## WHAT THE TASK REQUIRES:
Reproduce all of the data below word for word, keeping every line and character unchanged.

## GIVEN ENTRIES:
______
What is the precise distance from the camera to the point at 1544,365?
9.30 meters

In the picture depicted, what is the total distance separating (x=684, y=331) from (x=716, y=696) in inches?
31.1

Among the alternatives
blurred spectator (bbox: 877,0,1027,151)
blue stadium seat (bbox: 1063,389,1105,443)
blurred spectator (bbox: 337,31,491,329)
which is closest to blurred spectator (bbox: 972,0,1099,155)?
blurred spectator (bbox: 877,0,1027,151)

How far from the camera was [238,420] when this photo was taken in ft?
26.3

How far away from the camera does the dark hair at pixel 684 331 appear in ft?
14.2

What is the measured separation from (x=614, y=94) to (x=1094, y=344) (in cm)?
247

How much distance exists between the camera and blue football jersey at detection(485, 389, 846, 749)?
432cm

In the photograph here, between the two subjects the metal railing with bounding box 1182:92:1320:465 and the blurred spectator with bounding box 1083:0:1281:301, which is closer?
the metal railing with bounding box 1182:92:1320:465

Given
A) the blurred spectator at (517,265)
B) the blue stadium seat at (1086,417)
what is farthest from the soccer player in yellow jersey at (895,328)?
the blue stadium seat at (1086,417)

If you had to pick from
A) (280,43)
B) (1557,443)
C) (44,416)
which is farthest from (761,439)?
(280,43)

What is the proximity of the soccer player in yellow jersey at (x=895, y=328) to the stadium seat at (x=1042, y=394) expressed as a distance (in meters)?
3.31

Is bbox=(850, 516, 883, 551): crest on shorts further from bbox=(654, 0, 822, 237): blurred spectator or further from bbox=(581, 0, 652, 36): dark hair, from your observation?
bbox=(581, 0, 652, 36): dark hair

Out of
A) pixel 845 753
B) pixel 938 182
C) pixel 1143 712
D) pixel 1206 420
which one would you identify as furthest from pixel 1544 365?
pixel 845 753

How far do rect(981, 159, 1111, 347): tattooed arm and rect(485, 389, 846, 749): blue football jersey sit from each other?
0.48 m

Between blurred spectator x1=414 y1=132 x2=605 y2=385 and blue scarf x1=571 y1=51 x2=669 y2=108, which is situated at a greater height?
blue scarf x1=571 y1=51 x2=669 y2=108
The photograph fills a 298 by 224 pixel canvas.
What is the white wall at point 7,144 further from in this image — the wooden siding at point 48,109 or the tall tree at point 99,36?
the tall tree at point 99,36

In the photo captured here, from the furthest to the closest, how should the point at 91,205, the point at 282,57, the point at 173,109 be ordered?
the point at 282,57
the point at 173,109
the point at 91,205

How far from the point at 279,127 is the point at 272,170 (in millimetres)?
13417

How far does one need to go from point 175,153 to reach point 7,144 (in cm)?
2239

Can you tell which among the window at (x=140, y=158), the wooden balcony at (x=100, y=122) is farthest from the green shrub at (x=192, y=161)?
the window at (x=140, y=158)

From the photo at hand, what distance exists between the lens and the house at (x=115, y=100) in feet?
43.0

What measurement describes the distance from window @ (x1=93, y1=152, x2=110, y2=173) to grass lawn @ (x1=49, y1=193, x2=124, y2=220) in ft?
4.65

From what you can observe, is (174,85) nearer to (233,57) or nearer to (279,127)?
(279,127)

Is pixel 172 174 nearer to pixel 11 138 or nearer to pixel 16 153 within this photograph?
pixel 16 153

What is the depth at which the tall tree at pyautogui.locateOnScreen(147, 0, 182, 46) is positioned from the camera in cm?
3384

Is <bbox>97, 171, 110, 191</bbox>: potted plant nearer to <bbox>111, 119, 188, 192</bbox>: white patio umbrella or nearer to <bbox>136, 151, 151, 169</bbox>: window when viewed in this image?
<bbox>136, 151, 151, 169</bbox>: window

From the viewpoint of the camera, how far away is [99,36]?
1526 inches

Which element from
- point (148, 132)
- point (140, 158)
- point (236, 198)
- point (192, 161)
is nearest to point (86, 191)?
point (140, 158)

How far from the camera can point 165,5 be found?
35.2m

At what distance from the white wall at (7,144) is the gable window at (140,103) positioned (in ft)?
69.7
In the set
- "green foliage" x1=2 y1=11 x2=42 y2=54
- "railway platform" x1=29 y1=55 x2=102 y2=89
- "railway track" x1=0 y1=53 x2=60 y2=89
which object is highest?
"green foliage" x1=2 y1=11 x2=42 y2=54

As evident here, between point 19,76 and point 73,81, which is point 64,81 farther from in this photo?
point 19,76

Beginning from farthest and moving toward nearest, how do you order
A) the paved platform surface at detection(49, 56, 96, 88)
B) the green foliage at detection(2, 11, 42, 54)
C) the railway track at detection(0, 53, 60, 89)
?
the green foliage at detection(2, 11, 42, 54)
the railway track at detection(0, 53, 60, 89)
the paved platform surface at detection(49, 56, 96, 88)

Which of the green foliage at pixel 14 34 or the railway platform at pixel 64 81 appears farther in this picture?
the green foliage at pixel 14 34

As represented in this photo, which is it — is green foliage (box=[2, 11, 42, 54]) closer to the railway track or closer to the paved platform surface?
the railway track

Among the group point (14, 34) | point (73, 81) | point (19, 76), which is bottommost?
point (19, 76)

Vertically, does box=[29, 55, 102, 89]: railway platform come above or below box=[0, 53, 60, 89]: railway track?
______
## WORKED ANSWER:
What is the precise distance from the camera to the point at 1544,365?
9.30 meters

In the picture depicted, what is the total distance separating (x=684, y=331) from (x=716, y=696) in inches?
31.1

Among the alternatives
blurred spectator (bbox: 877,0,1027,151)
blue stadium seat (bbox: 1063,389,1105,443)
blurred spectator (bbox: 337,31,491,329)
which is closest to blurred spectator (bbox: 972,0,1099,155)?
blurred spectator (bbox: 877,0,1027,151)

How far from the camera was [238,420] when this photo was taken in ft?
26.3

How far away from the camera does the dark hair at pixel 684 331 appear in ft?
14.2

What is the measured separation from (x=614, y=94) to (x=1094, y=344) (in cm)?
247

How much distance exists between the camera and blue football jersey at detection(485, 389, 846, 749)?
432cm

In the photograph here, between the two subjects the metal railing with bounding box 1182:92:1320:465 and the blurred spectator with bounding box 1083:0:1281:301, which is closer?
the metal railing with bounding box 1182:92:1320:465

Given
A) the blurred spectator at (517,265)
B) the blue stadium seat at (1086,417)
what is farthest from the soccer player in yellow jersey at (895,328)?
the blue stadium seat at (1086,417)

If you had to pick from
A) (280,43)
B) (1557,443)
C) (44,416)
which is farthest from (761,439)?
(280,43)

What is the proximity of the soccer player in yellow jersey at (x=895, y=328) to the stadium seat at (x=1042, y=394) expressed as a distance (in meters)?
3.31

Is bbox=(850, 516, 883, 551): crest on shorts further from bbox=(654, 0, 822, 237): blurred spectator or further from bbox=(581, 0, 652, 36): dark hair, from your observation?
bbox=(581, 0, 652, 36): dark hair

Out of
A) pixel 845 753
B) pixel 938 182
C) pixel 1143 712
D) pixel 1206 420
which one would you identify as furthest from pixel 1544 365?
pixel 845 753

How far do rect(981, 159, 1111, 347): tattooed arm and rect(485, 389, 846, 749): blue football jersey sit from each other?
0.48 m

Between blurred spectator x1=414 y1=132 x2=605 y2=385 and blue scarf x1=571 y1=51 x2=669 y2=108, which is situated at a greater height?
blue scarf x1=571 y1=51 x2=669 y2=108
The photograph fills a 298 by 224 pixel canvas.
What is the white wall at point 7,144 further from in this image — the wooden siding at point 48,109 or the tall tree at point 99,36?
the tall tree at point 99,36

In the photo captured here, from the furthest to the closest, how should the point at 91,205, the point at 282,57, the point at 173,109 be ordered?
the point at 282,57
the point at 173,109
the point at 91,205

How far from the point at 279,127 is the point at 272,170 (in millimetres)?
13417

How far does one need to go from point 175,153 to reach point 7,144 (in cm)?
2239

Can you tell which among the window at (x=140, y=158), the wooden balcony at (x=100, y=122) is farthest from the green shrub at (x=192, y=161)?
the window at (x=140, y=158)

From the photo at hand, what distance exists between the lens and the house at (x=115, y=100) in feet?
43.0

What measurement describes the distance from window @ (x1=93, y1=152, x2=110, y2=173) to grass lawn @ (x1=49, y1=193, x2=124, y2=220) in ft?
4.65

From what you can observe, is (174,85) nearer to (233,57) or nearer to (279,127)?
(279,127)

Is pixel 172 174 nearer to pixel 11 138 or nearer to pixel 16 153 within this photograph?
pixel 16 153

What is the depth at which the tall tree at pyautogui.locateOnScreen(147, 0, 182, 46) is positioned from the camera in cm?
3384

Is <bbox>97, 171, 110, 191</bbox>: potted plant nearer to <bbox>111, 119, 188, 192</bbox>: white patio umbrella or nearer to <bbox>136, 151, 151, 169</bbox>: window when viewed in this image?
<bbox>136, 151, 151, 169</bbox>: window

From the viewpoint of the camera, how far away is [99,36]?
1526 inches

Which element from
- point (148, 132)
- point (140, 158)
- point (236, 198)
- point (192, 161)
is nearest to point (86, 191)?
point (140, 158)

How far from the camera can point 165,5 be found?
35.2m

At what distance from the white wall at (7,144) is the gable window at (140,103) positioned (in ft)?
69.7
In the set
- "green foliage" x1=2 y1=11 x2=42 y2=54
- "railway platform" x1=29 y1=55 x2=102 y2=89
- "railway track" x1=0 y1=53 x2=60 y2=89
which object is highest?
"green foliage" x1=2 y1=11 x2=42 y2=54

As evident here, between point 19,76 and point 73,81, which is point 64,81 farther from in this photo?
point 19,76

Beginning from farthest and moving toward nearest, how do you order
A) the paved platform surface at detection(49, 56, 96, 88)
B) the green foliage at detection(2, 11, 42, 54)
C) the railway track at detection(0, 53, 60, 89)
?
the green foliage at detection(2, 11, 42, 54)
the railway track at detection(0, 53, 60, 89)
the paved platform surface at detection(49, 56, 96, 88)

Which of the green foliage at pixel 14 34 or the railway platform at pixel 64 81 appears farther in this picture?
the green foliage at pixel 14 34

As represented in this photo, which is it — is green foliage (box=[2, 11, 42, 54]) closer to the railway track or closer to the paved platform surface?
the railway track

Among the group point (14, 34) | point (73, 81) | point (19, 76), which is bottommost?
point (19, 76)

Vertically, does box=[29, 55, 102, 89]: railway platform come above or below box=[0, 53, 60, 89]: railway track?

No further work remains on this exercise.